====== Teks Sumber ======

Indonesia: Oligarki Kian Menguasai, Rakyat Menanggung Bebannya.




Indonesia: Oligarki Kian Menguasai, Rakyat Menanggung Bebannya

Setiap tahun, masyarakat disajikan angka-angka ekonomi yang mengkhawatirkan: utang negara terus membengkak, defisit APBN semakin dalam, penerimaan pajak lesu, sementara skandal korupsi seakan tak pernah berujung. Namun, alih-alih mencari solusi konkret, publik justru dipaksa menerima kenyataan ini sebagai bagian dari "dinamika ekonomi."

Lebih ironis lagi, saat rakyat mulai mempertanyakan siapa yang bertanggung jawab, perhatian dialihkan ke isu-isu lain:,revisi UU TNI, stabilitas politik, atau janji-janji perbaikan yang tak jelas kapan akan terealisasi. Diskusi seolah hanya boleh berkutat pada akibat, bukan mencari tahu siapa yang sebenarnya berada di balik semua ini.

Utang yang Menggunung: Siapa yang Menikmati, Siapa yang Menanggung?

Pemerintah kerap menyatakan bahwa utang adalah instrumen pembangunan. Namun, jika benar demikian, mengapa masyarakat justru lebih dulu merasakan bebannya ketimbang manfaatnya? Kenaikan harga-harga, peningkatan pajak, serta pengurangan fasilitas publik menjadi konsekuensi yang tak terhindarkan.

Di balik angka utang yang kian membesar, satu pertanyaan jarang diajukan: siapa sebenarnya yang menikmati dana tersebut? Jika ditelusuri lebih dalam, banyak proyek infrastruktur yang didanai dari utang justru menguntungkan segelintir perusahaan besar. Para kontraktor raksasa mengantongi proyek bernilai triliunan rupiah, sementara rakyat hanya mendapat bagian berupa tambahan pajak dan cicilan utang negara.

====== Daftar Data ======

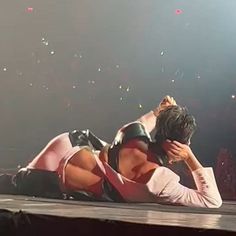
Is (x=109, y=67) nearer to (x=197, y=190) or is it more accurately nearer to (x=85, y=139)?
(x=85, y=139)

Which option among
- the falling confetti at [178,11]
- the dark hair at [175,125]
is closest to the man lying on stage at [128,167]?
the dark hair at [175,125]

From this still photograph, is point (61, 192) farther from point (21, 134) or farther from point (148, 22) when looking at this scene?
point (148, 22)

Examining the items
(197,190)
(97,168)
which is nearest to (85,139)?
(97,168)

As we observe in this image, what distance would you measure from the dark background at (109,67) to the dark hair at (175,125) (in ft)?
0.09

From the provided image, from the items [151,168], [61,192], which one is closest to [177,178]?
[151,168]

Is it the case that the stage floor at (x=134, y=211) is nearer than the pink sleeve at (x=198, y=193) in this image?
Yes

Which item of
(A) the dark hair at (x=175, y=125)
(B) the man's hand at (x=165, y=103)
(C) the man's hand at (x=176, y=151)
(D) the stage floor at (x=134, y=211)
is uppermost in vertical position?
(B) the man's hand at (x=165, y=103)

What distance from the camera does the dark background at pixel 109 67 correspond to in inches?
74.1

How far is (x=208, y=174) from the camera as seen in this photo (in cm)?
187

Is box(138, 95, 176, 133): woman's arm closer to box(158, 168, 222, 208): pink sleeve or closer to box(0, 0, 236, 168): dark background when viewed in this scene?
box(0, 0, 236, 168): dark background

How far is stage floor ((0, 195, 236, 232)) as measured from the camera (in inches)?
64.2

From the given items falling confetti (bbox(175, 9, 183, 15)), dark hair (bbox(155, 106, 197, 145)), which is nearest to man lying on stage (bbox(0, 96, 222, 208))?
dark hair (bbox(155, 106, 197, 145))

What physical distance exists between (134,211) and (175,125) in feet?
1.03

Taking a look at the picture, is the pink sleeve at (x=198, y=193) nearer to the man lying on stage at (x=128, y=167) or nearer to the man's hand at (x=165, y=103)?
the man lying on stage at (x=128, y=167)
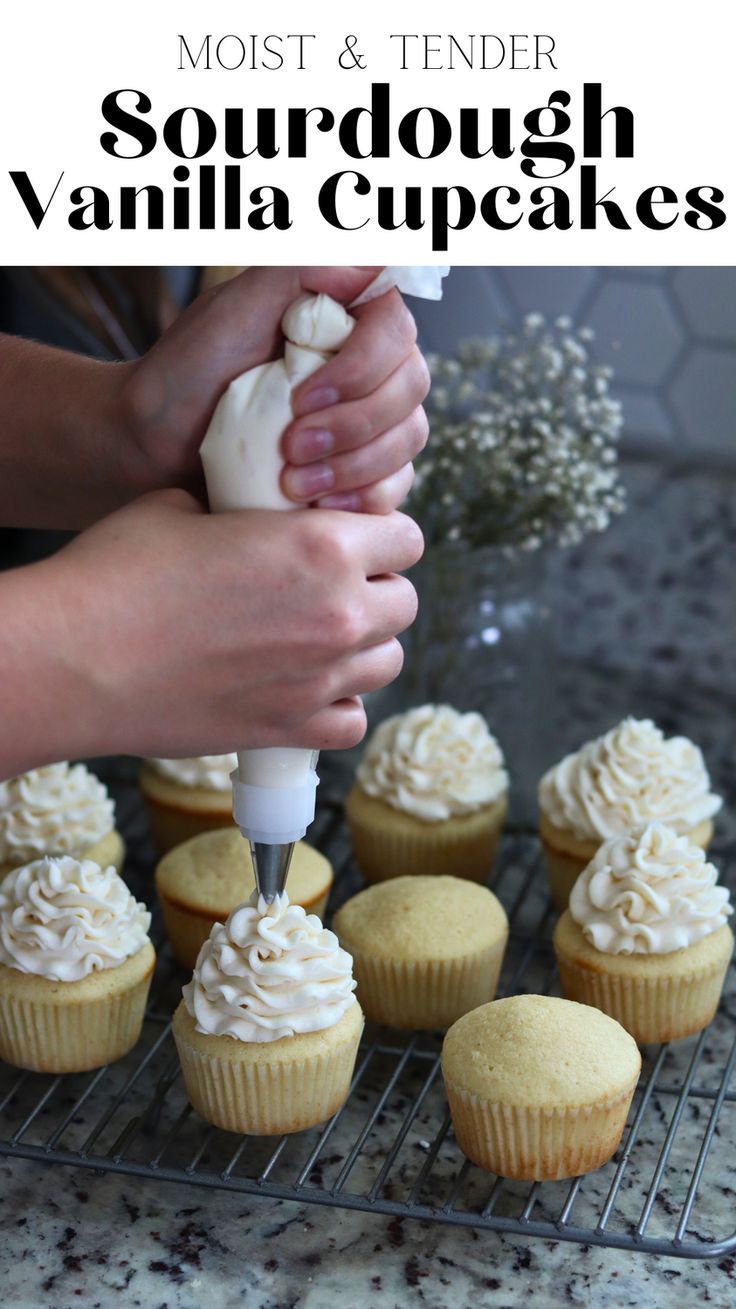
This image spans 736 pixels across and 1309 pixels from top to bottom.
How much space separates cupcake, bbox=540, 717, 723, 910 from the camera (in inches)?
56.1

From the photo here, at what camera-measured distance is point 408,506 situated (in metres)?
1.71

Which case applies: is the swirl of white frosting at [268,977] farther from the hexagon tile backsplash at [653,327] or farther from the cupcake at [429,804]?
the hexagon tile backsplash at [653,327]

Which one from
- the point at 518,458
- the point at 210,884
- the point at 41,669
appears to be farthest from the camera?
the point at 518,458

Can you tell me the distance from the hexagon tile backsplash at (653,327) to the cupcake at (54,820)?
2.56 ft

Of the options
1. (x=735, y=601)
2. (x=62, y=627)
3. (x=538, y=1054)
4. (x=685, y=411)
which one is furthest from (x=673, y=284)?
(x=62, y=627)

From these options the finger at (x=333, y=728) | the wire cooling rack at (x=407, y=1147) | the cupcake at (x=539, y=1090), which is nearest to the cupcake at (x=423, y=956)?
the wire cooling rack at (x=407, y=1147)

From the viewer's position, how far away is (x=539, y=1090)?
1.06 m

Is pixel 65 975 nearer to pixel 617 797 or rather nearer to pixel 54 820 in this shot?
pixel 54 820

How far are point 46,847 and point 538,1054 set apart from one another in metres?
0.55

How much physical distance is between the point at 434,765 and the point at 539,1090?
0.49m

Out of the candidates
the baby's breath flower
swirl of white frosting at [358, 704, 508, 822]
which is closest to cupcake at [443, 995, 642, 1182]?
swirl of white frosting at [358, 704, 508, 822]

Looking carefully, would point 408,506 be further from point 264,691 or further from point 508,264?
point 264,691

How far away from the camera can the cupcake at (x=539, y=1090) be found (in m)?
1.05

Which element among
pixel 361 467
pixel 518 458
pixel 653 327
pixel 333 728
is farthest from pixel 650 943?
pixel 653 327
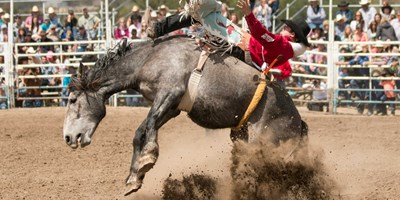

======

▸ **Perintah Tugas 1**
Dalam teks tentang oligarki di Indonesia, apa yang dikantongi para kontraktor raksasa?
▸ **Perintah Tugas 2**
Tuliskan kembali dengan persis bagian teks tentang oligarki, mulai dari "Utang yang Menggunung: Siapa" sampai "cicilan utang negara.".

▸ **Jawaban Lengkap 1**
Proyek bernilai triliunan rupiah.

▸ **Jawaban Lengkap 2**
Utang yang Menggunung: Siapa yang Menikmati, Siapa yang Menanggung?

Pemerintah kerap menyatakan bahwa utang adalah instrumen pembangunan. Namun, jika benar demikian, mengapa masyarakat justru lebih dulu merasakan bebannya ketimbang manfaatnya? Kenaikan harga-harga, peningkatan pajak, serta pengurangan fasilitas publik menjadi konsekuensi yang tak terhindarkan.

Di balik angka utang yang kian membesar, satu pertanyaan jarang diajukan: siapa sebenarnya yang menikmati dana tersebut? Jika ditelusuri lebih dalam, banyak proyek infrastruktur yang didanai dari utang justru menguntungkan segelintir perusahaan besar. Para kontraktor raksasa mengantongi proyek bernilai triliunan rupiah, sementara rakyat hanya mendapat bagian berupa tambahan pajak dan cicilan utang negara.